* [WHAT IS EXPECTED]: Copy the full listing exactly, word for word.

* [INFORMATION]:
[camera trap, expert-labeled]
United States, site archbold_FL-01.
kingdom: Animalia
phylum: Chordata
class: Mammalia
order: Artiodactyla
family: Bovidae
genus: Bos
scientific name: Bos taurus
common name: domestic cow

* [REPLY]:
[camera trap, expert-labeled]
United States, site archbold_FL-01.
kingdom: Animalia
phylum: Chordata
class: Mammalia
order: Artiodactyla
family: Bovidae
genus: Bos
scientific name: Bos taurus
common name: domestic cow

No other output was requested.